Le silex est un ami de toujours
Je lui confie le vent et sans détours
Il tisse le poème du chant lugubre
Il tisse le silence avec un fil barbelé.

Ma voix ne résonne plus au sommet des monts
Mon chant s’est brisé sur la barrière des hommes
A ne plus se cogner aux autres voix
La luette est devenue muette.

Ici mieux vaut ne pas parler
Trop
Il faut compter les consonnes
Conjuguer les voyelles
Utiliser les métaphores
Que seules les pierres comprennent
En déchiffrant le chant du goéland.

Le froid est un compagnon de chaque jour
Il faut se contenter du peu
Il faut comme la pierre
Etre figé, observer, s’adapter
Puiser dans sa force la nôtre
Identique
Il faut comme la pierre
Etre lettre morte
Mais peser plus que tout son poids
De présent.

Carole Radureau (06/03/2019)

12 novembre

L’après-midi, nous avons porté des pierres.

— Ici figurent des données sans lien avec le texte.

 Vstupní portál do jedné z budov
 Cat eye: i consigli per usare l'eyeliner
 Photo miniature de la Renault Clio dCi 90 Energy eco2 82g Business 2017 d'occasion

Travail rapide
De main en main. Le soleil hivernal ;
Les barbelés ; les cruches ; le sifflet du gendarme.
Ici finit le jour. Au soir, la fraîcheur tombe.
Rentrons plus tôt. Mangeons notre pain.
Bon travail, camarades, travail facile
De main en main. Tout n’est pas si facile
Le reste ne va pas de main en main. Cela se voit,
Même si le visage ne change pas beaucoup. Cela se voit
A l’entaille entre les sourcils
A la bouche ouverte sans parler
Au silence avant le souper et même
Aux deux doigts qui remontent la mèche de la lampe.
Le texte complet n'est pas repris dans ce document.